Schemaless Serialization

The binary schemaless serialization is an attempt to define a serialization format that can serialize a document containing all the information about the structure and the data with support for partial serialization/deserialization.

The types described here are different from the types used in the binary protocol.

A serialized record has the following shape:

(serialization-version:byte)(class-name:string)(header:byte[])(data:byte[])

Version

1 byte that contains the version of the current serialization (in order to allow progressive serialization upgrades).

Class Name

A string containing the name of the class of the record. If the record has no class, class-name will be just an empty string.

The header contains a list of fields of the serialized records, along with their position in the data field. The header has the following shape:

(field:field-definition)+

Where field-definition has this shape:

(field-type:varint)(field-contents:byte[])

+ + + +

• _PROMPT_
Answer these questions from the schemaless serialization text:
(a) How many bytes hold the serialization version?
(b) What does class-name contain when a record has no class?
(c) What type does a field-definition assign to field-type?

Transcribed page contents
+ + + +

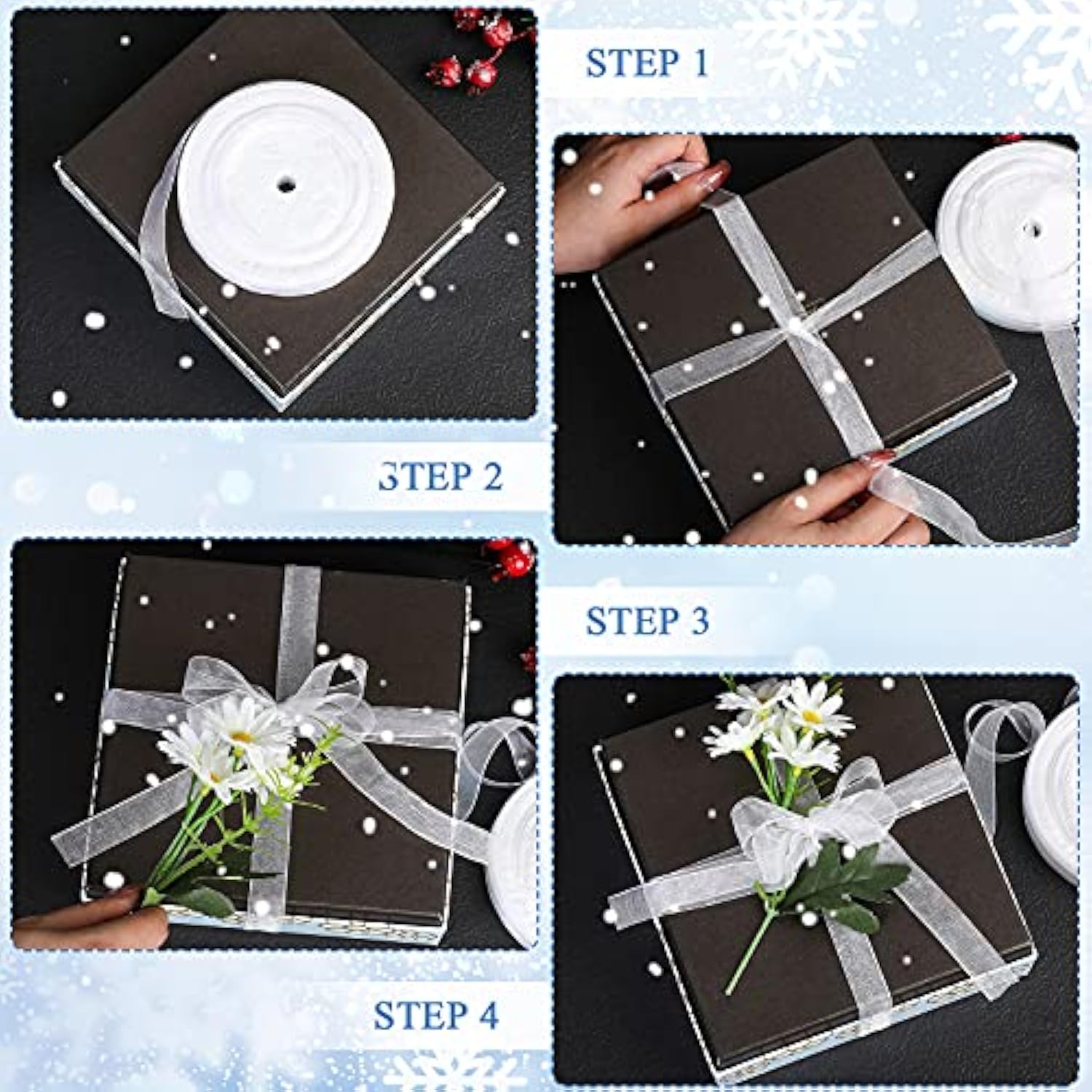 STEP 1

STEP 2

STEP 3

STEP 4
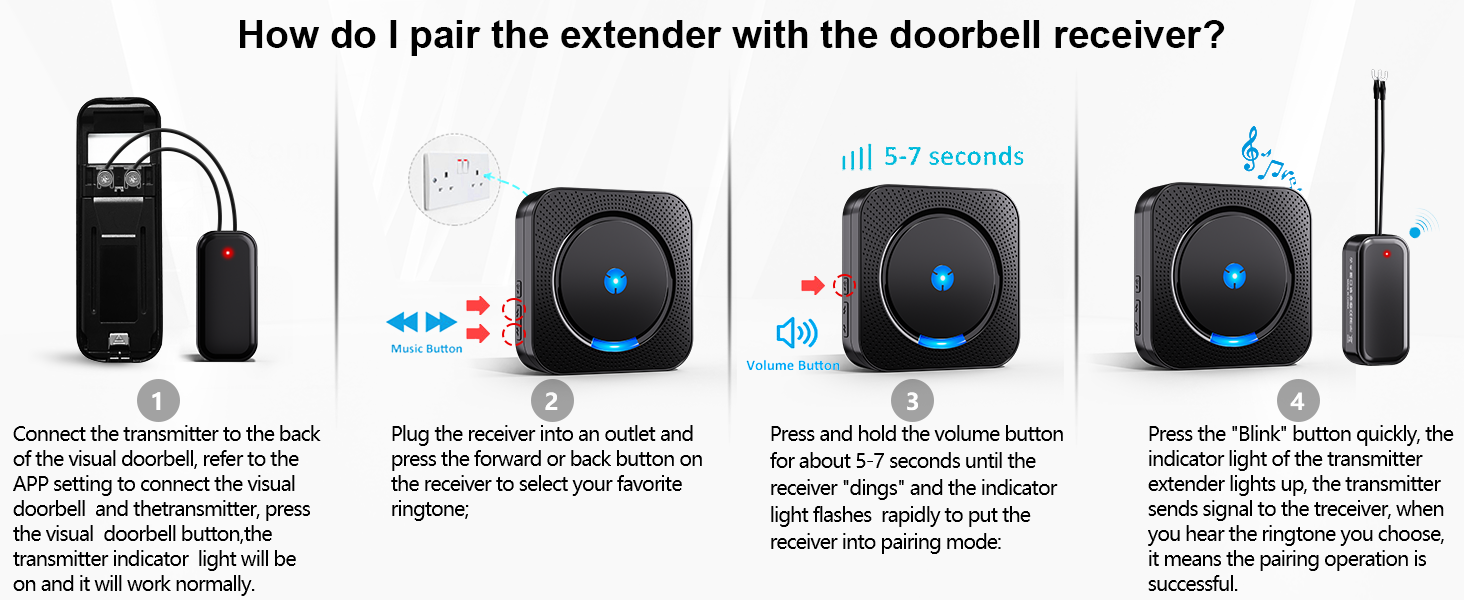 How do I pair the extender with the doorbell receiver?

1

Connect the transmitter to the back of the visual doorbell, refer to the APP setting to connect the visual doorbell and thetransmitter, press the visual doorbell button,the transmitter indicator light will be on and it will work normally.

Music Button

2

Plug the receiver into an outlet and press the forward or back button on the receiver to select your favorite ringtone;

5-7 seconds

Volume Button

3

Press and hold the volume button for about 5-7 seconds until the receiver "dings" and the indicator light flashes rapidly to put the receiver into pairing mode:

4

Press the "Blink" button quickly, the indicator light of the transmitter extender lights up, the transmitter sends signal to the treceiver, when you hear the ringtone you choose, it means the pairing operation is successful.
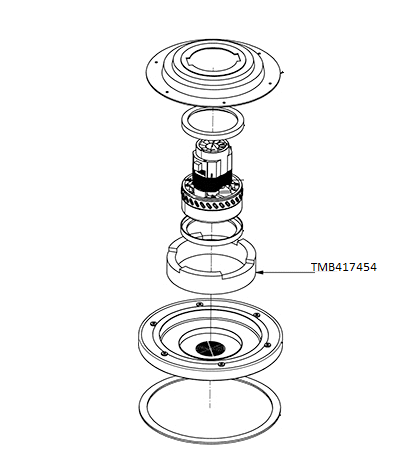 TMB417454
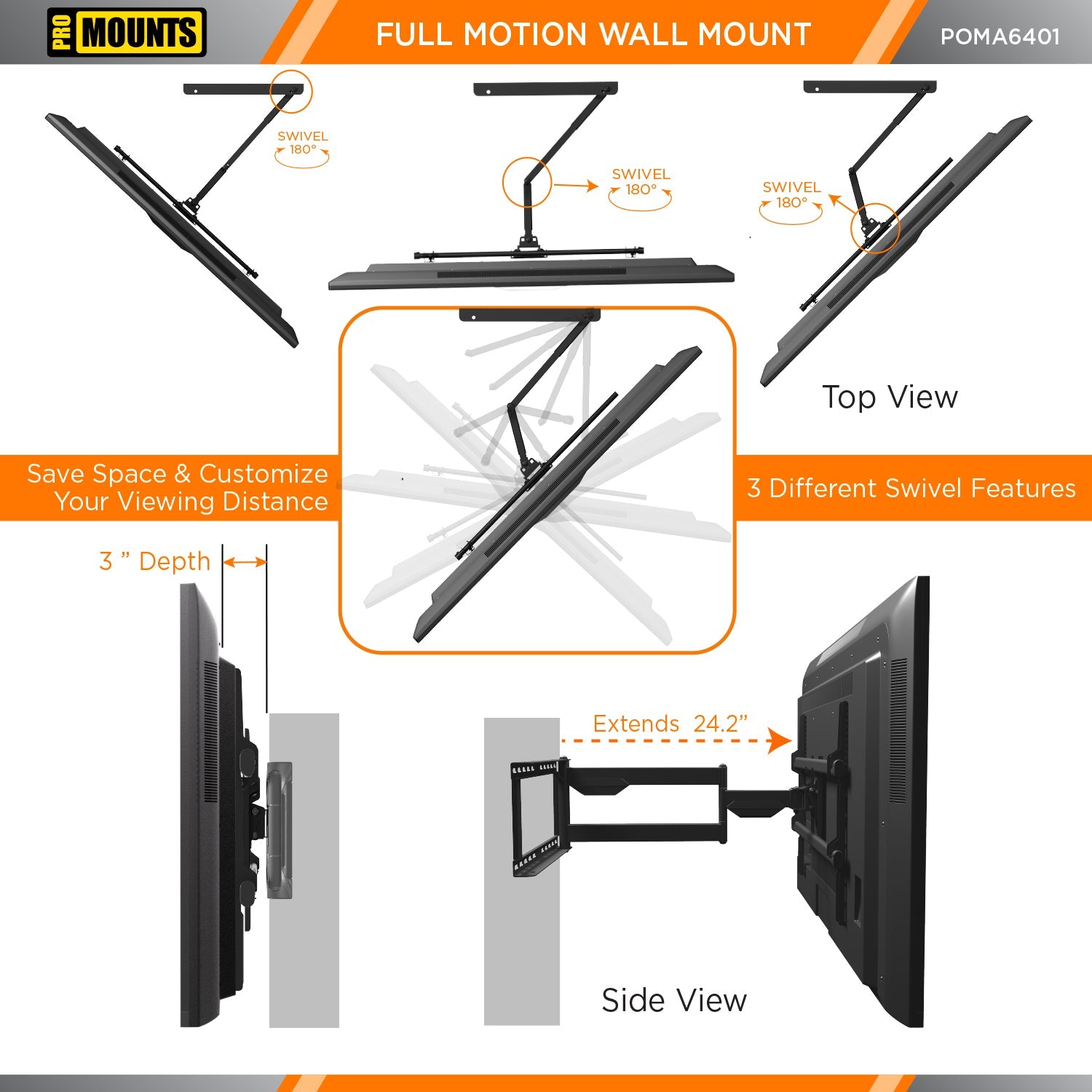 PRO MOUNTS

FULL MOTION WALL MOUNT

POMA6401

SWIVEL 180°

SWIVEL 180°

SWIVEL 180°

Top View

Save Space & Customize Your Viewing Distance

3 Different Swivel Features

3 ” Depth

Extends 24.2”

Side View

+ + + +

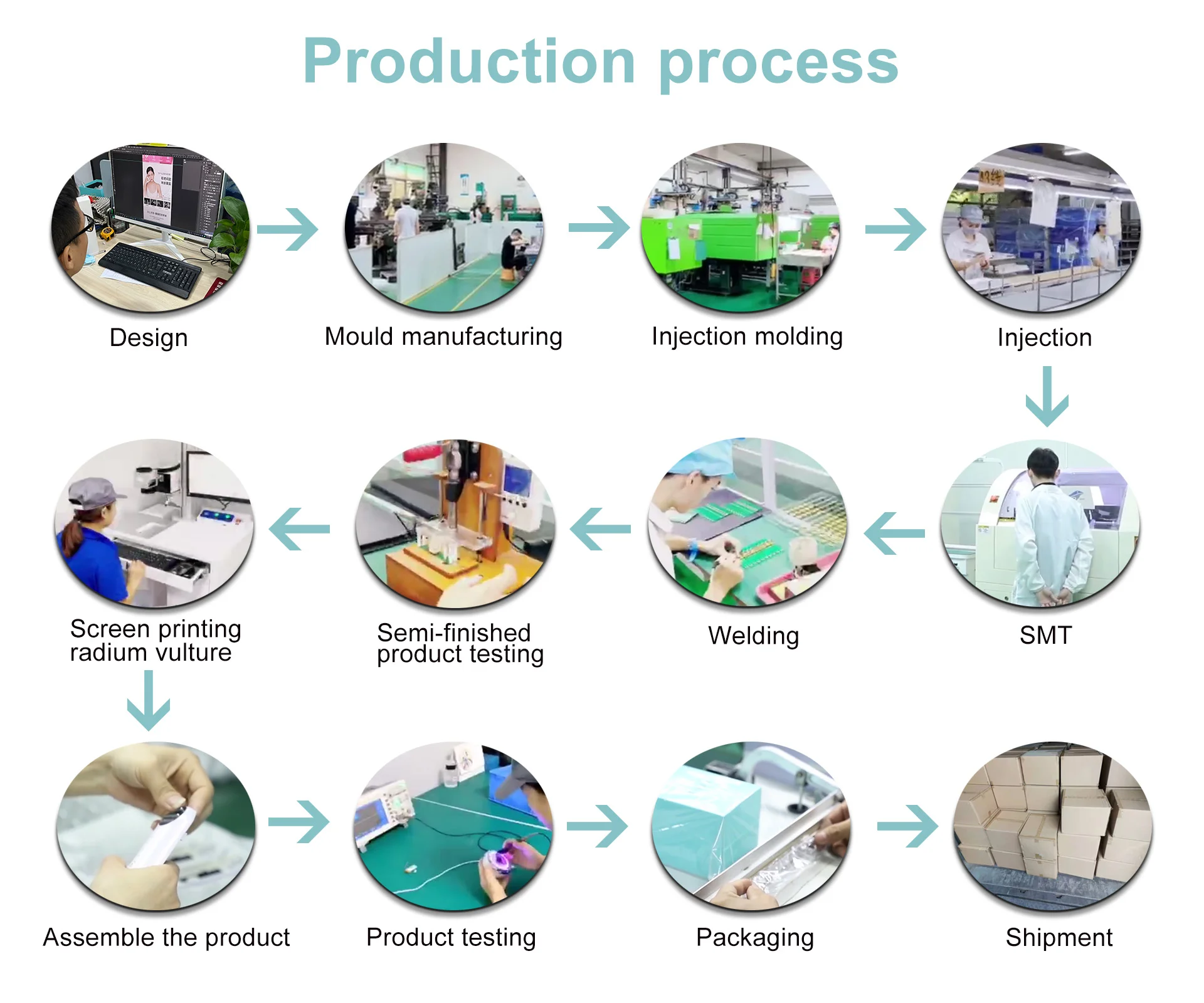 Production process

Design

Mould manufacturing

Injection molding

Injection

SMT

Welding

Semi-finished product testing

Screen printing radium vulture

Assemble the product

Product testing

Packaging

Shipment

+ + + +

• _TASK ANSWER_
(a) 1 byte.
(b) An empty string.
(c) varint.